Artists

Joseph Fernand Henri Léger
French, 1881- 1955

Joseph Fernand Henri Léger was born on February 4, 1881, in Argentan, France where his father raised cattle. After apprenticing with an architect in Caen from 1897 to 1899, Léger settled in Paris in 1900, and supported himself as an architectural draftsman. He applied to the École des Beaux-Arts* and was rejected. Nevertheless he attended classes there beginning in 1903 as a non-enrolled student and also studied at the Académie Julian. He began to work seriously as a painter at the age of 25.


Léger’s earliest-known works, which date from 1905, were primarily influenced by Impressionism. The experience of seeing the Paul Cézanne retrospective at the 1907 Salon d’Automne and his contact with the early Cubism of Pablo Picasso and Georges Braque had a significant impact on the development of his style—it focused the artist more on drawing and geometry. His critics would label his personal style of Cubism as ‘Tubism’ due to its emphasis on cylindrical forms. 


From 1911 to 1914 Léger’s work became increasingly abstract, and he started to limit his palette to the primary colors and black & white. In 1912 he was given his first solo show at Galerie Kahnweiler, Paris. Leger made three visits to the United States in the 1930s. New York impressed the artist as he wrote to friend Le Corbusier. In 1935 the Museum of Modern Art, New York and the Art Institute of Chicago held exhibitions of his work. Léger lived in the United States from 1940 to 1945 where he taught at Yale University and Mills College but returned to France after the war.

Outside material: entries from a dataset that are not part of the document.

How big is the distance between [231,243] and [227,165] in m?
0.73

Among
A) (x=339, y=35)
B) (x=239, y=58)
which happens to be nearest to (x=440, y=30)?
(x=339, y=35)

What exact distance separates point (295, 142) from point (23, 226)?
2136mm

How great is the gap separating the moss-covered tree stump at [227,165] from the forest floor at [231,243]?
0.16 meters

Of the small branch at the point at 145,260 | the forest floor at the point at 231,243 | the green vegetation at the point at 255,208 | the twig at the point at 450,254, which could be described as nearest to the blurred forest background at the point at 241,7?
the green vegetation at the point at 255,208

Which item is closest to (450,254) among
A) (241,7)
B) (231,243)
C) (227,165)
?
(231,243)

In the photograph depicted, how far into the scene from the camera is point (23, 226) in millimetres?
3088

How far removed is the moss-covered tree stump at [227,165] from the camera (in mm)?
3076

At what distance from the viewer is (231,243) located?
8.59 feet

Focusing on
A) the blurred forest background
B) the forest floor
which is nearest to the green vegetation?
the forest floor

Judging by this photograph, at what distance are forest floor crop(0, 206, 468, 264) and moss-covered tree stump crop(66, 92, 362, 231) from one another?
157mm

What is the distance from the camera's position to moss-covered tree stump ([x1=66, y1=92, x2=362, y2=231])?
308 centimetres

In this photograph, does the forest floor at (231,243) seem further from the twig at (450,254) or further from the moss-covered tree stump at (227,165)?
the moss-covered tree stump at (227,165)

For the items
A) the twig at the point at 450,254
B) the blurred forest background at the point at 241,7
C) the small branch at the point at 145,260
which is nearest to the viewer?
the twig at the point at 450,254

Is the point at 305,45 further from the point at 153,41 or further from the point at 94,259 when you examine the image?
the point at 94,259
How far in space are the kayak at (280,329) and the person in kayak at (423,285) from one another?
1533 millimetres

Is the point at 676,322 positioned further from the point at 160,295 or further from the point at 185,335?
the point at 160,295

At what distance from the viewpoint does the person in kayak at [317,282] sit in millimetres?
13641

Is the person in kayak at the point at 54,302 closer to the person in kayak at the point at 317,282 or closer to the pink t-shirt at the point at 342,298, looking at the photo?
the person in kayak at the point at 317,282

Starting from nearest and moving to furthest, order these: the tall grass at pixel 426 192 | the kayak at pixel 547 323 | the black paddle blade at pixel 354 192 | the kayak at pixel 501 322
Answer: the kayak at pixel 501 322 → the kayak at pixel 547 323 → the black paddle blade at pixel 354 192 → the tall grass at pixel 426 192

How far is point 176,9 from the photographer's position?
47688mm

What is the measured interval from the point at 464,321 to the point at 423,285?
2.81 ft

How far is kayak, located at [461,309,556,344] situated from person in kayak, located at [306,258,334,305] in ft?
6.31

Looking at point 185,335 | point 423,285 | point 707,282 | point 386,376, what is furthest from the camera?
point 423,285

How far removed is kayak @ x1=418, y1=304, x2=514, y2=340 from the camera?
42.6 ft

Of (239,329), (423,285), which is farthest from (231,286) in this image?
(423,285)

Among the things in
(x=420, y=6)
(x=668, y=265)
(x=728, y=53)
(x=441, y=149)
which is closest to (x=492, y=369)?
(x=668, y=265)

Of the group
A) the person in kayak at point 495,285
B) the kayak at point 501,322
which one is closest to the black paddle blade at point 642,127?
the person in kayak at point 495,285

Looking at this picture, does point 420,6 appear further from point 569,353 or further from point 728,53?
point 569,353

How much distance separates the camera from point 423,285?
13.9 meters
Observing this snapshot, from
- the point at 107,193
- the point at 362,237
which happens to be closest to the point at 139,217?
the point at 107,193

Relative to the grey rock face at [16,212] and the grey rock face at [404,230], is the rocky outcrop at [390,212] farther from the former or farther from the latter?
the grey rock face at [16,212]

In the decade before his death, Léger’s wide-ranging projects included book illustrations, monumental figure paintings and murals, stained-glass windows, mosaics, polychrome ceramic sculptures, and set and costume designs. In 1955 he won the Grand Prize at the São Paulo Bienal. Léger died on August 17 of that year at his home in Gif-sur-Yvette, France. The Musée Fernand Léger was inaugurated in 1960 in Biot, France.

Léger's influence can be found in the works of Stuart Davis, Willem de Kooning, Philip Guston, Milton Resnick, Louise Bourgeois, Richard Lindner, Arshile Gorky, Roy Lichtenstein, Andy Warhol, Brice Marsden, Frank Stella, Tom Wesselmann and James Rosenquist, among others. In May 2008, a Leger painting 'Study for a Woman in Blue' set an auction record for the artist selling for $39.2 million dollars--bidding between only two bidders.